ОТРЫВОК:
I
Бывают личности, которые с той самой минуты, как появятся на свет, становятся загадкой эпохи. И нередки случаи, когда после завершения ими земной жизни еще долгое время будут требовать они напряжения умов в постижении всего того огромного, порой противоречивого и таинственного мира, созданного их воображением. Одной из таких личностей и поныне является Федор Михайлович Достоевский.
Что касается Горького, то он с первого дня появления на арене русской литературы, со своей отпугивающей кличкой «Босяк», не совсем пристойной высокому сану российского литератора, был на удивление всем предельно ясен и доступен самому широкому кругу простолюдинов. Даже тем, кто совсем не мог читать его творений и, как говорится, постичь их своим умом и сердцем, он входит в душу, обрастая легендой и молвой по мере того, как передавались и переходили они из уст в уста, как обычно это случается с героями из мира народной сказки.

ЧТО ТРЕБУЕТСЯ: Какое прозвище было у Горького, когда он появился в русской литературе, по словам отрывка?

ИСХОДНЫЕ ДАННЫЕ:
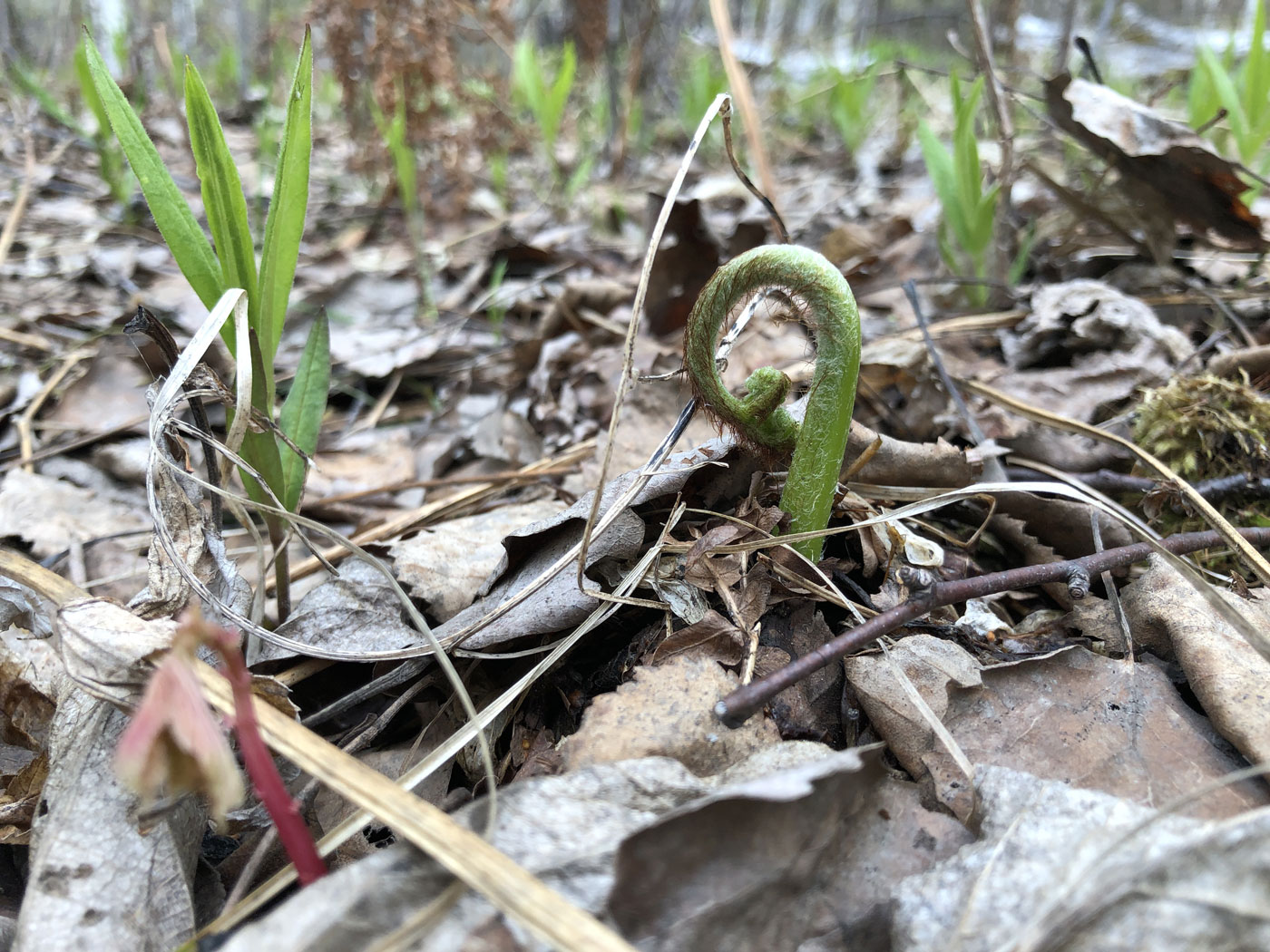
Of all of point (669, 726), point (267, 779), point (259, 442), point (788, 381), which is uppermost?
point (788, 381)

РЕШЕНИЕ ЗАДАЧИ: «Босяк».